Still, its popularity is growing, despite the higher price. The cost of a gallon of pasteurized milk is about $4, compared to upward of $10 for a gallon of raw milk. It’s not unusual to see half-gallons of raw milk for $6 or $7.
Fans, like 28-year-old Spokane Valley mom Teresa Webb, believe raw milk is worth the higher price.
“It’s rich, wholesome, fresh. It’s a lot healthier. All the good bacteria and enzymes are not pasteurized out of it,” said Webb, who toured Springs of Hope last fall. She buys the creamery’s whole milk at Pilgrim’s Market in Coeur d’Alene and wanted to see where her food comes from.
Most of the herd at Springs of Hope is registered Brown Swiss.
“They’re hardier. They’re able to handle the cold weather better,” said 36-year-old dairy manager Brad Miller, Wray’s son-in-law and the only salaried employee at Springs of Hope. Everyone else is a volunteer, including church members who come from around the country to help.
The creamery produces about 80 gallons of milk per day.
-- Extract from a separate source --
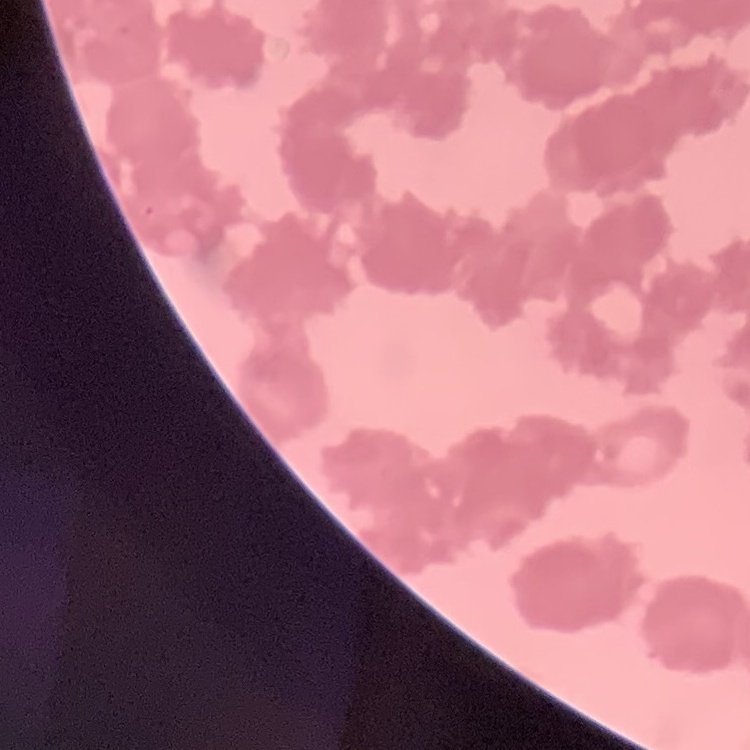
The red blood cells show rouleaux formation. Square crop of a larger photomicrograph. Thin peripheral smear. Field's or Giemsa stain.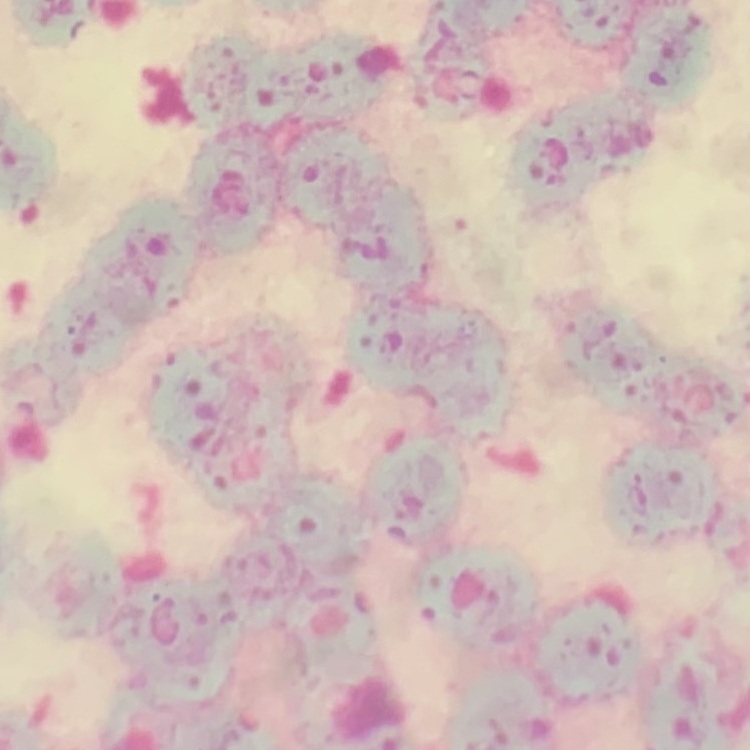

The red blood cells exhibit rouleaux formation. Stained with either Field's or Giemsa. One tile cut from a larger photomicrograph. Thin peripheral smear.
“We have our own on-site lab, and we do daily testing of our milk,” said Wray, who is aware of the government’s and other groups’ concerns about raw milk.
“Raw milk is a living product,” Wray said. “It’s full of natural enzymes and bacteria that aid digestion. A lot of people that are lactose intolerant or can’t drink milk will drink our product and say they feel fine. We drink the milk ourselves. We want a healthy product for our family. And we want to supply that to the community.”
Springs of Hope plans to expand to about 30 cows and add cheese made from whole raw milk this year. Test batches of mozzarella and cheddar have already been in the works.
Meantime, the creamery is trying to keep up with demand.
“It’s taken off,” Wray said. “That’s a good problem.”